The fallout from anemic holiday sales “has only just begun,” said Joel Bines, a director in the retail practice of AlixPartners LLP, a global advisory firm.

“There will certainly be a number of high-profile retail bankruptcies in early 2009,” said Mr. Bines, who declined to offer specific names. “Everybody will have heard of these companies.

“More boardrooms than people think are having discussions about preparing for a potential bankruptcy filing.”

Mr. Bines emphasized that bankruptcy was merely a process. Given the state of the capital markets and the retail markets, many of these bankruptcies will turn into liquidations rather than restructurings, he said. The credit markets are so tight that the debtor-in-possession financing upon which bankrupt companies rely will be very difficult for many insolvent retailers to obtain.
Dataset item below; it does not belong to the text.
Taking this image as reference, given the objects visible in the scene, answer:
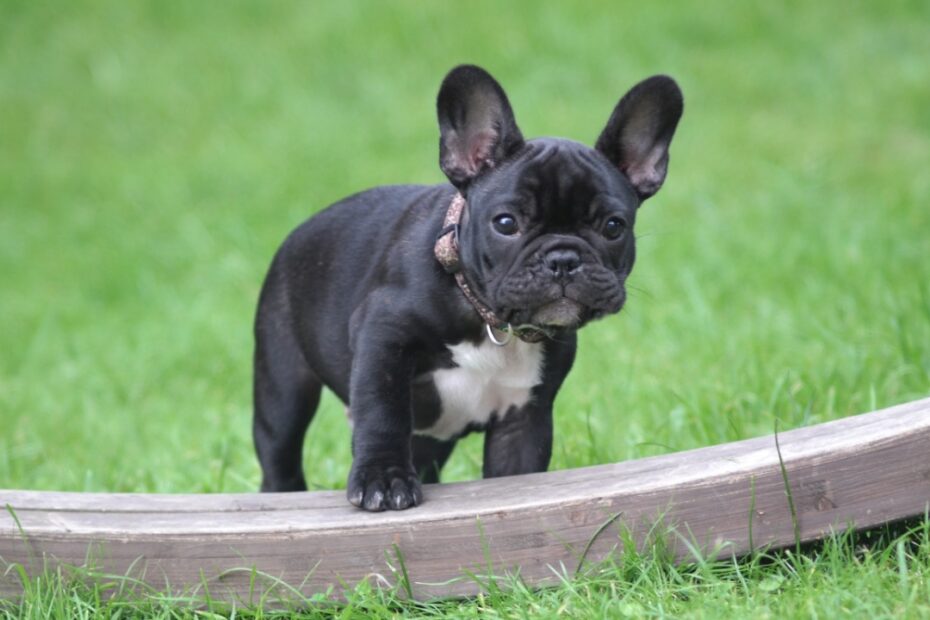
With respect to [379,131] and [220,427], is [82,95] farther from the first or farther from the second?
[220,427]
Last week, the ICSC estimated that sales for stores open at least one year declined 2 percent in November and December. Excluding the performance of Wal-Mart, whose sales increased significantly, the retail industry posted a record decline of 7.7 percent in November, the ICSC said. “December sales will be down by 1 percent (or possibly more) for the industry as a whole,” the trade group said.
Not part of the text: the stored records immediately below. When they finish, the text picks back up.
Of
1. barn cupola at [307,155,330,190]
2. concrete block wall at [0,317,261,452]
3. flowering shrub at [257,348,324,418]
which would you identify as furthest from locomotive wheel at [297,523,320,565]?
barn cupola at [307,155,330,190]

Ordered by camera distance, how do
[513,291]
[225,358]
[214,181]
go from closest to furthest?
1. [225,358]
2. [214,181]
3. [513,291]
Excluding autos and gasoline, retail sales were down 2 percent to 4 percent during the holiday season, according to SpendingPulse, a division of MasterCard Advisors that tracks sales. Initial estimates from SpendingPulse revealed huge declines in major retail sectors: 23 percent in women’s apparel, 13.5 percent in footwear, 14 percent in men’s clothing and 27 percent in electronics and appliances.
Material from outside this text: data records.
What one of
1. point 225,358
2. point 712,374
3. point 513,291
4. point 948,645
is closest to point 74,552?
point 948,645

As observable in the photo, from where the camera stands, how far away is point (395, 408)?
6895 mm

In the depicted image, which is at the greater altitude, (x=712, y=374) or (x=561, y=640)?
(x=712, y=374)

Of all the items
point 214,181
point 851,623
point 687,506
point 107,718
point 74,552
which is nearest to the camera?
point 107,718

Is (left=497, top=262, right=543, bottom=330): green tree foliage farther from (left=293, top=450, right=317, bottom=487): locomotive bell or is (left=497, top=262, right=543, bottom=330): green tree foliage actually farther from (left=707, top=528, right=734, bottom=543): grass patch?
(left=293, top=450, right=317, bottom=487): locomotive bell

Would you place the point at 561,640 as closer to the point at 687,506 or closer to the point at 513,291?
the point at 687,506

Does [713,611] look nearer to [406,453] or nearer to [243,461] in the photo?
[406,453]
The future for retailers will not be getting better any time soon, analysts said.

“The key is that the consumer is in the worst condition since the Great Depression,” Mr. Davidowitz said. After going on a borrowing binge and spending an average of 6 percent more than they earned during each of the past five years, consumers are $13 trillion in debt and are now suffering through the worst housing and credit crises since the 1930s, Mr. Davidowitz said.

Noting that credit-card defaults are approaching record levels and job losses have been soaring in recent months, Mr. Flickinger also cited the $10 trillion in net worth that withered away in 2008 from stock portfolios, 401(k) retirement plans and home equity.

If consumers can’t spend, retailers can’t sell. By Mr. Flickinger’s estimate, the retail and shopping-center recession still has nearly two years to go, guaranteeing that bankruptcy courts will be busy well into next year and beyond.